Description of the task: Copy the listing below line for line, leaving every character unchanged.

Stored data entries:
⟨
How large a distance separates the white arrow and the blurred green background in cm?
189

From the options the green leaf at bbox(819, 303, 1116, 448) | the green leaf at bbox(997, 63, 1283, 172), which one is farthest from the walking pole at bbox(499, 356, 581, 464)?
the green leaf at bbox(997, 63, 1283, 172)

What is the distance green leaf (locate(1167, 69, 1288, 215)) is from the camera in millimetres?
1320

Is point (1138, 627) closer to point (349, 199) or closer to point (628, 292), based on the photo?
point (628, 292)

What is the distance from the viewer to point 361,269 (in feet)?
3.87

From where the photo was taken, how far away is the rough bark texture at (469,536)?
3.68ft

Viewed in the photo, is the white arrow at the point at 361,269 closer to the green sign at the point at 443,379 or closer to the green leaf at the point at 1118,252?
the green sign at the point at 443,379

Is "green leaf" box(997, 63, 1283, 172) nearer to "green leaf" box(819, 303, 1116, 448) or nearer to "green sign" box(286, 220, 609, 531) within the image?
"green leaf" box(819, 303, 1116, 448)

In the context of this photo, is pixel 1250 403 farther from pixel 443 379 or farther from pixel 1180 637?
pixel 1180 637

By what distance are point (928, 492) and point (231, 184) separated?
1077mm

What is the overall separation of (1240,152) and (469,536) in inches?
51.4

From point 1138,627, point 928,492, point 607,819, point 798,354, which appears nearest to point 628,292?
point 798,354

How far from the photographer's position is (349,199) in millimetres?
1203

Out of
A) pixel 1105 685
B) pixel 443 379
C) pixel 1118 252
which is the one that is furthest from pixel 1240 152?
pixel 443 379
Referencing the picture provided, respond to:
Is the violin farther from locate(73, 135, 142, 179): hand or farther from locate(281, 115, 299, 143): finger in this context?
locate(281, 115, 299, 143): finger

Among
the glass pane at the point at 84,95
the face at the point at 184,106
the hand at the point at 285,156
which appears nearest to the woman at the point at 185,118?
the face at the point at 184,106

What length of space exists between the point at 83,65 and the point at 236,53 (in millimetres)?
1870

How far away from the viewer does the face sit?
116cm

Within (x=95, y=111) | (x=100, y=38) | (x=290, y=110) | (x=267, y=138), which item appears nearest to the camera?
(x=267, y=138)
⟩
Solution below:
How large a distance separates the white arrow and the blurred green background in cm?
189

From the options the green leaf at bbox(819, 303, 1116, 448) | the green leaf at bbox(997, 63, 1283, 172), which one is farthest from the walking pole at bbox(499, 356, 581, 464)?
the green leaf at bbox(997, 63, 1283, 172)

What is the distance green leaf (locate(1167, 69, 1288, 215)) is from the camera in millimetres?
1320

Is point (1138, 627) closer to point (349, 199) or closer to point (628, 292), based on the photo?
point (628, 292)

What is the distance from the viewer to point 361,269 (in feet)?
3.87

From where the photo was taken, how far away is the rough bark texture at (469,536)?
3.68ft

Viewed in the photo, is the white arrow at the point at 361,269 closer to the green sign at the point at 443,379 or closer to the green leaf at the point at 1118,252?
the green sign at the point at 443,379

Is "green leaf" box(997, 63, 1283, 172) nearer to "green leaf" box(819, 303, 1116, 448) or nearer to "green sign" box(286, 220, 609, 531) within the image?
"green leaf" box(819, 303, 1116, 448)

In the context of this photo, is pixel 1250 403 farther from pixel 443 379 or farther from pixel 1180 637?
pixel 1180 637

By what distance are point (928, 492) and point (231, 184) separated?
1077mm

What is the overall separation of (1240,152) and (469,536) in inches?
51.4

From point 1138,627, point 928,492, point 607,819, point 798,354, which appears nearest to point 628,292?
point 798,354

How far from the photographer's position is (349,199) in millimetres?
1203

Out of
A) pixel 1105 685
B) pixel 443 379
C) pixel 1118 252
which is the one that is furthest from pixel 1240 152?
pixel 443 379
Referencing the picture provided, respond to:
Is the violin farther from locate(73, 135, 142, 179): hand or farther from locate(281, 115, 299, 143): finger in this context?
locate(281, 115, 299, 143): finger

Among
the glass pane at the point at 84,95
the face at the point at 184,106
the hand at the point at 285,156
which appears nearest to the woman at the point at 185,118?
the face at the point at 184,106

What length of space exists between the point at 83,65 and the point at 236,53 (in millimetres)?
1870

How far away from the viewer does the face sit?
116cm

Within (x=95, y=111) | (x=100, y=38) | (x=290, y=110) | (x=267, y=138), which item appears nearest to the camera?
(x=267, y=138)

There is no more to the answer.